Jornal de Notícias, página 24, “Barba por fazer dá multa de 10 euros”.
Assim mesmo. Numa fábrica da Trofa. Uma fábrica de transformação de subprodutos animais.
O jornal começa a prosa escrevendo que: “a empresa, célebre pelos cheiros nauseabundos com que há mais de duas décadas fustiga as populações vizinhas, parece agora querer também engrossar a lista das que violam as leis laborais…” Diz que o clima na fábrica é de cortar à faca. As pessoas vivem muito intimidadas, sujeitas a pressões e coacções se não cumprirem determinadas ordens. É bem possível que, entre as determinadas ordens, se encontrem outras a que o jornal não dá tanta importância, mas esta sim. A questão da barba por fazer. Numa ordem interna de serviço, o jornal leu que os motoristas da empresa , os que fazem as entregas de carne aos clientes, devem andar todos os dias devidamente barbeados e apresentáveis… Será estranho recomendar boa apresentação a quem tem que – como se costuma dizer – lidar com o público?!... Diz o jornal que há mesmo funcionários encarregues de verificar o escanhoado dos colegas…

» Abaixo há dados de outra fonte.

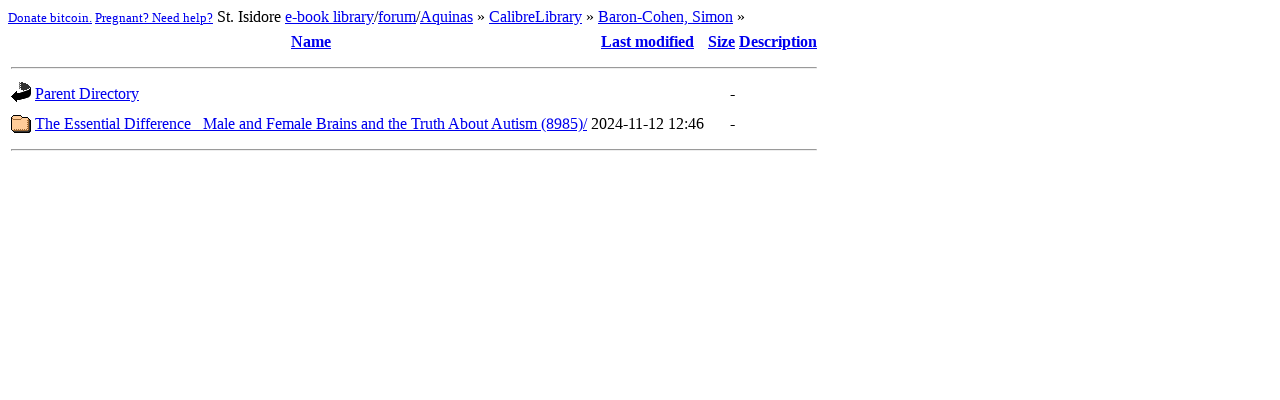

--- FILE ---
content_type: text/html;charset=UTF-8
request_url: https://isidore.co/CalibreLibrary/Baron-Cohen,%20Simon/?C=M;O=D
body_size: 1698
content:
<!DOCTYPE HTML PUBLIC "-//W3C//DTD HTML 4.01//EN" "http://www.w3.org/TR/html4/strict.dtd">
<html>
 <head>
  <title>Index of /CalibreLibrary/Baron-Cohen, Simon</title>
 </head>
 <body>
<script type="text/javascript">var url = location.pathname,
	path = url.split('/').slice(1),
	nav = "";
for (i = path.length; i > 0; i--) {
	nav = ' » <a href="' + url + ((i<path.length)?'/">':'">') + decodeURI(path[i - 1]) + '</a>' + nav;
	url = url.substring(0, url.lastIndexOf('/'));
}
        nav = `<small><a href="bitcoin:bc1q6528sesxj8r6nfwfatrvzcgxfc7886lp5qe6wp?label=https://isidore.co/misc%20donation&amp;message=For%20each%20donation%20made,%20an%20Ave%20Maria%20will%20be%20said%20for%20benefactors.">Donate bitcoin.</a> <a href="https://www.help4her.com/">Pregnant? Need help?</a></small> St. Isidore <a href="/calibre#panel=book_list">e-book library</a>/<a href="/forum/">forum</a>/<a href="/aquinas/">Aquinas</a>` + nav;
document.body.innerHTML += nav;</script>
  <table>
   <tr><th valign="top"><img src="/icons/blank.gif" alt="[ICO]"></th><th><a href="?C=N;O=A">Name</a></th><th><a href="?C=M;O=A">Last modified</a></th><th><a href="?C=S;O=A">Size</a></th><th><a href="?C=D;O=A">Description</a></th></tr>
   <tr><th colspan="5"><hr></th></tr>
<tr><td valign="top"><img src="/icons/back.gif" alt="[PARENTDIR]"></td><td><a href="/CalibreLibrary/">Parent Directory</a></td><td>&nbsp;</td><td align="right">  - </td><td>&nbsp;</td></tr>
<tr><td valign="top"><img src="/icons/folder.gif" alt="[DIR]"></td><td><a href="The%20Essential%20Difference_%20Male%20and%20Female%20Brains%20and%20the%20Truth%20About%20Autism%20(8985)/">The Essential Difference_ Male and Female Brains and the Truth About Autism (8985)/</a></td><td align="right">2024-11-12 12:46  </td><td align="right">  - </td><td>&nbsp;</td></tr>
   <tr><th colspan="5"><hr></th></tr>
</table>
</body></html>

A Direcção Regional do Porto do Partido Comunista já se pronunciou sobre a matéria, achando que – citemos – “é o espelho do grau a que chega a arbitrariedade, a exploração, a violência de direitos e da própria dignidade de quem trabalha.”

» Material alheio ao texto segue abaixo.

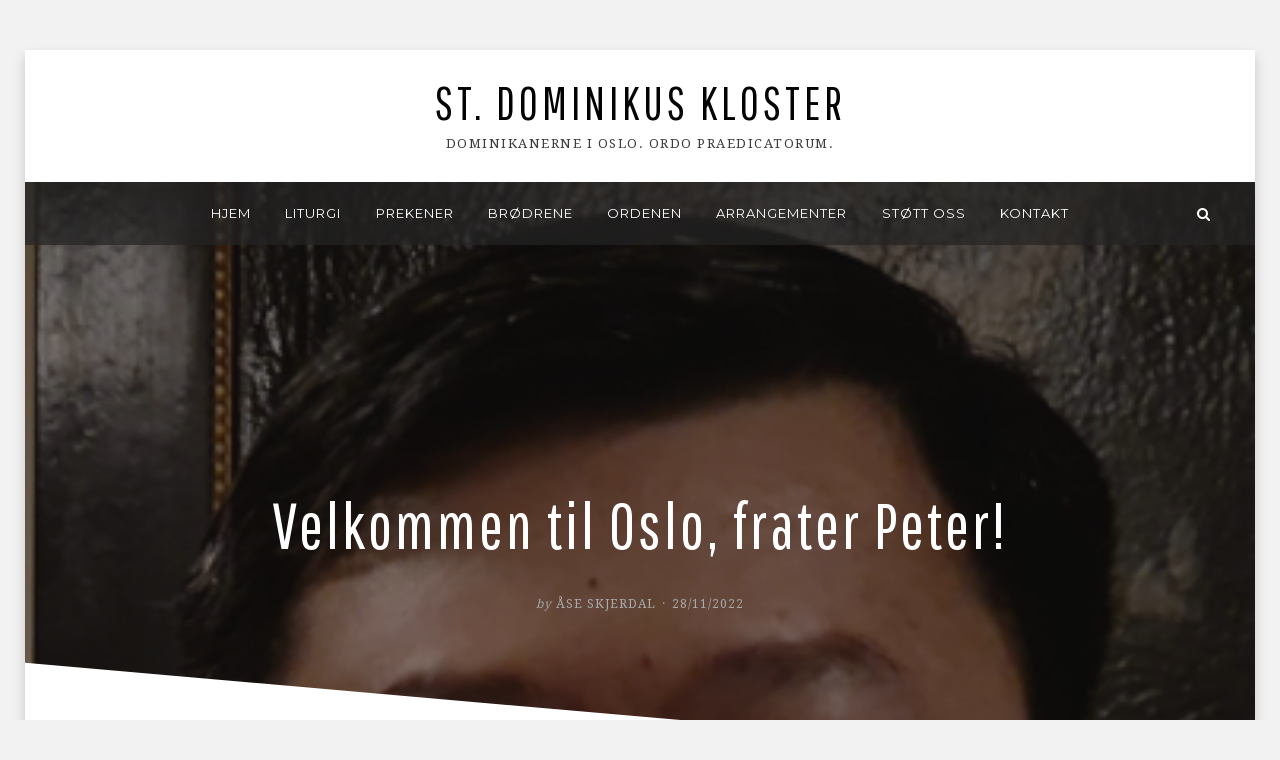

--- FILE ---
content_type: application/javascript; charset=utf-8
request_url: https://stdominikus.katolsk.no/wp-content/themes/anemone-pro/js/parallax.js?ver=1.0
body_size: 1182
content:
/*!
 * Parallax v1.0 - depends on `modernizr.js`
 * Contains handlers for the parallax elements
 *
 * Copyright (c) 2013-2015 DesignOrbital.com
 * License: GNU General Public License v2 or later
 * http://www.gnu.org/licenses/gpl-2.0.html
 */

/* global Modernizr:true */

( function( $ ) {

	$.fn.anemoneParallax = function( options ) {

        // Defaults
        var defaults = {
	        start : 0,
	        speed : 0.5,
	        opacity : true
        };

        // Settings
	    var settings = $.extend( {}, defaults, options );

	    // Selector Cache
		var $this   = $( this );
		var $window = $( window );

		// Parallax Vars
	    var parallax = {

		    'windowHeight':       $window.height(),
		    'top':                $this.offset().top,
		    'height':             $this.height(),
		    'latestKnownScrollY': 0,
		    'ticking':            false

	    };

	    /**
		 * Parallax Methods
	     */

		// Parallax Init
	    function anemoneParallaxInit() {

			// Attach Events
			$window
		    	.on ( 'scroll.anemoneParallax', onScroll )
		    	.on ( 'resize.anemoneParallax', onResize );

	    }

		/**
		 * rAF logic
		 * http://www.html5rocks.com/en/tutorials/speed/animations/
		 * https://developer.mozilla.org/en-US/docs/Web/API/Window/scrollY
	     */

	    /**
		 * Callback for our scroll event - just
		 * keeps track of the last scroll value
		 */
	    function onScroll() {
			parallax.latestKnownScrollY = window.pageYOffset;
			requestTick();
		}

		/**
		 * Calls rAF if it's not already
		 * been done already
		 */
		function requestTick() {
			if( ! parallax.ticking ) {
				requestAnimationFrame( update );
			}
			parallax.ticking = true;
		}

		/**
		 * Our animation callback
		 */
		function update() {

			// Parallax
			anemoneParallaxUpdate();

			// allow further rAFs to be called
			parallax.ticking = false;

		}

		/**
		 * Callback for our resize event
		 */
	    function onResize() {
			parallax.windowHeight = $window.height();
		}

		// Anemone Parallax Update
		function anemoneParallaxUpdate() {

			var startFactor = Math.round( settings.start / settings.speed );
			var y = Math.round( ( ( parallax.top - parallax.latestKnownScrollY ) - ( parallax.top - startFactor ) ) * settings.speed );

			// Check if element is not witin viewport
			// below OR above the viewport
			if ( parallax.top + parallax.height < parallax.latestKnownScrollY || parallax.top > parallax.latestKnownScrollY + parallax.windowHeight ) {
				return;
			}

			// Parallax Transform
			if ( Modernizr.csstransforms3d ) {
				$this.css( 'transform', 'translate3d( 0, ' + y + 'px, 0 )' );
			} else {
				$this.css( 'transform', 'translateY(' + y + 'px)');
			}

			// Parallax Opacity
			if ( true === settings.opacity ) {

				var opacityFactor = 1 - ( parallax.latestKnownScrollY / 350 );
				if ( $( 'body' ).hasClass( 'site-hero-small' ) ) {
					opacityFactor = 1 - ( parallax.latestKnownScrollY / 250 );
				}

				$this.css( 'opacity', opacityFactor );

			}

		}

		/**
		 * Parallax Ride
	     */

		return $this.each( function () {
	    	anemoneParallaxInit();
	    } );

    };

    // Document Ready
	$( document ).ready( function() {

		var $siteHeroContent = $( '.site-hero-content' );
		if ( $siteHeroContent.length ) {
			$siteHeroContent.anemoneParallax();
		}

	} );

} )( jQuery );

Mas há mais… há horas extraordinárias por pagar… consta que a escala suplementar de trabalho para entregas passou a ser aleatória, podendo qualquer motorista ser chamado a qualquer hora para o serviço e com a agravante, já se disse, dessas horas não serem pagas… Dizem os trabalhadores que até faziam o serviço de graça, mas assim não, a qualquer hora e sem dizer água vai é que não pode ser… a empresa justifica-se com o conceito de flexibilidade e – se é para endurecer o discurso … pois que quem não perceber isso não está ali a fazer nada e só tem de falar com a direcção comercial a ver se se descobre maneira de os tornar mais felizes… Também esta ironia caiu muito mal entre os trabalhadores… E como exemplo do tom intimidatório, que dizem reinar na fábrica, citam o caso de quem não usar o dispositivo regulador do líquido de lavagem dos carros fica também sujeito a castigo. No caso , é-lhes cobrado o suposto custo do alegado desperdício de referido detergente.
Entretanto, o administrador da fábrica justifica a questão da barba com a necessidade de higiene. Que a questão não se punha, se os produtos com que lidam todos os dias fossem embalados. O que não acontece, por isso, para além da barba feita, os motoristas têm também de usar , não uma touca, mas ,enfim, um boné. Já quanto a horas extraordinárias também diz que não. Que se paga tudo o que a lei manda e prevê e até mais do que isso. Ou seja, os motoristas para além do salário base têm comissões sobre as vendas e recebem um ordenado muito acima do que está no contracto colectivo de trabalho.
Bom, o Partido Comunista vai exigir uma acção da Autoridade para as Condições de Trabalho e vai confrontar o Governo com este caso… O Jornal, o JN, puxa outros exemplos, que considera semelhantes… como o das mini saias e decotes generosos – é o que diz aqui – decotes generosos na loja do cidadão em Faro. O assunto fez notícia em Abril deste ano… Ou o caso da escola de Leiria, que proibiu saias muito curtas e calças demasiado descaídas, apelando aos alunos para se vestirem e apresentarem com um ar limpo na escola… e por fim, junta o Jn no mesmo rol, o caso de algumas empresas de calçado de Santa Maria da Feira e S. João da Madeira, onde as idas à casa de banho eram controladas por cartão magnético e contabilizadas para efeitos de desconto nos ordenados…
E se estivemos todos com atenção, haveremos de ter reparado na diferença substancial entre pedir-se, ou exigir-se mesmo, um ar limpo e apresentável a um trabalhador e controlar-lhe as idas diárias à casa de banho. Enfim, se se concluir que o trabalhador em causa passa mais tempo a caminho da casa de banho, do que a trabalhar… descontar-lhe no ordenado talvez seja violento, mas , mandá-lo ao médico pode ser boa ideia. É que isso tem um nome e trata-se.